Alıştırma Görevleri:
A) Lütfen verilen metinde adı geçen bütün kişileri sıralayın.
B) Verilen metne göre şu soruları kısaca cevaplayın:
(i) Erdoğan gazetecilerin sorularını nerede yanıtladı?
(ii) Erdoğan, TDT'nin artan itibarıyla neye dönüştüğünü vurguladı?
(iii) Erdoğan, başbakanlığı döneminde neyden bahsettiğini söylüyor?

Verilen Metin:
════════

Son olarak Erdoğan, TDT’nin artan itibarıyla uluslararası barış ve istikrara katkı sağlayan önemli bir aktör haline geldiğini vurguladı ve iş birliğini geliştirme kararlılığını yineledi.

Erdoğan, Macaristan dönüşü uçakta gazetecilerin sorularını yanıtladı. Yeni anayasa ile ilgili soru üzerine Erdoğan, "Yeni anayasayı kendimiz için değil, ülkemiz için istiyoruz. Benim tekrar seçilme veya tekrar aday olma gibi bir derdim yok" dedi.

Erdoğan, "Terör örgünün silah bırakma sürecinde nasıl bir yol haritası izlenecek? Silah bırakmak için tarih netleşti mi?" sorusuna şu yanıtı verdi:

Bu sorun ortaya çıktığında doğan bebekler bugün 40 yaşın üzerinde. Birkaç nesil bu sorunun içine doğdu ve uzun yıllar boyunca çözümsüz kaldı. Biz ilk andan itibaren samimiyetle, çözüm perspektifi ile meseleye yaklaştık. Çünkü Terörsüz Türkiye’nin ülkemizi nasıl şaha kaldıracağını biliyoruz. Evlatlarımıza bırakacağımız en önemli miras Terörsüz Türkiye olacak. Yıllarca süren acıların, kayıpların ve mücadelelerin ardından bu noktaya gelmek, gerçekten umut verici. Şehit cenazelerinde hissettiğim tarifsiz acıların, yüreklerimizi dağlayan terör eylemlerinin gölgesinde, bugün bu başarıyı görmek benim için tarifsiz bir gurur kaynağı. Terörle mücadelenin kahramanları, güvenlik güçlerimizle gurur duyuyorum, şehit ailelerimizin metanetleri ile iftihar ediyorum. Her bir acının, her bir kaybın ardında güçlü bir dayanışma, sabır, dirayet ve kararlılık yatıyor. Diyarbakır annelerini bir kenara koyamayız. Diyarbakır annelerini ihmal edemeyiz. Diyarbakır annelerinin artık gözü yaşlı değil, onlar da artık mutluluğu tatsınlar, yaşasınlar istiyoruz. Yakında anneler evlatlarıyla kucaklaşacaklar. Bu müjdeleri de alacağımıza inanıyorum. Bu konuları rahmetli Sırrı Süreyya Önder ve Pervin Buldan ziyaretimize geldikleri zaman kendileriyle görüşmüştük. Milli İstihbarat Teşkilatımız, diğer kurumlarımızla iş birliği içinde, Terörsüz Türkiye ile ilgili çalışmaları kontrollü bir şekilde devam ettiriyor. Başbakanlığım döneminde ben silahların gömülmesinden bahsetmiştim. Şimdi gelinen noktada bu ifade silahların bırakılmasına ve teslimine döndü. Bu adımlar atıldığında şehitlerimiz de inşallah huzura kavuşur. Diğer taraftan, silah vesayetinden kurtuldukça, DEM Parti de siyasi mücadelesini çok daha farklı bir şekilde sürdürme fırsatını yakalıyor. Mecliste 50’nin üzerinde milletvekilleri bulunuyor. Siyaseti çok daha güçlü bir şekilde sürdürebilmesi DEM’e yeni avantajlar sağlayacaktır. DEM’in de yeni dönemde farkını ortaya koyması hem kendi tabanları için, hem ülkemiz için hayırlı olacaktır."

════════

Verilen Bilgiler:

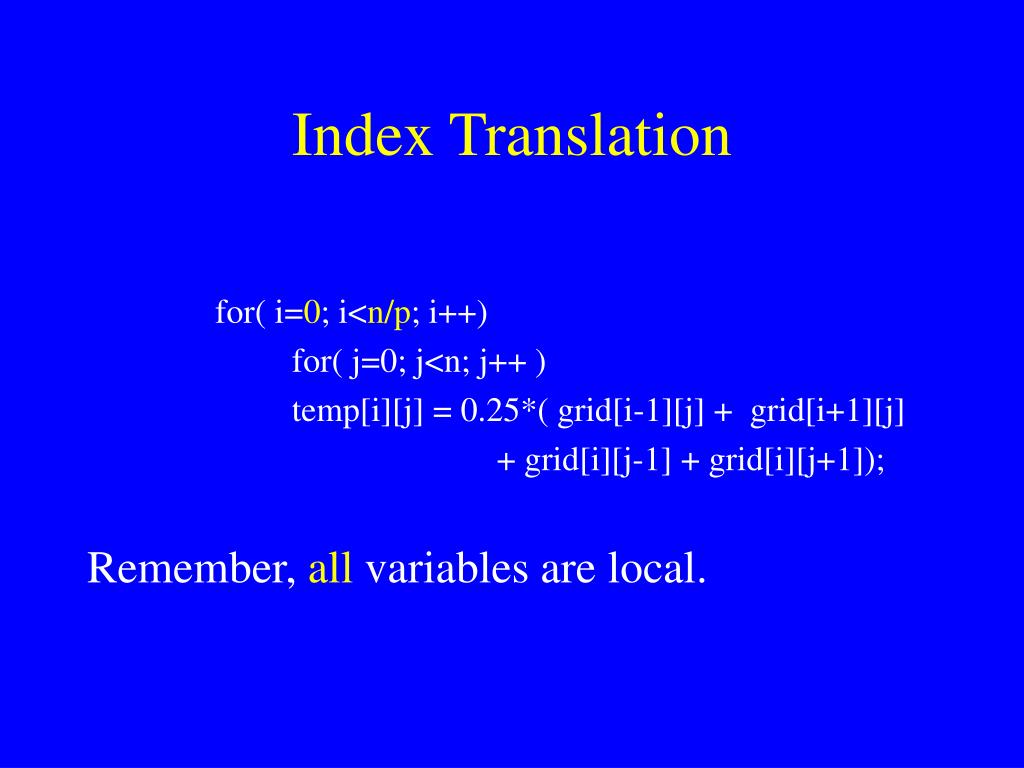 Index Translation

for( i=0; i<n/p; i++)
for( j=0; j<n; j++ )
temp[i][j] = 0.25*( grid[i-1][j] + grid[i+1][j]
+ grid[i][j-1] + grid[i][j+1]);

Remember, all variables are local.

════════

Cevap Anahtarı:
A) Erdoğan, Sırrı Süreyya Önder, Pervin Buldan

B)
(i) Macaristan dönüşü uçakta.
(ii) Uluslararası barış ve istikrara katkı sağlayan önemli bir aktöre.
(iii) Silahların gömülmesinden.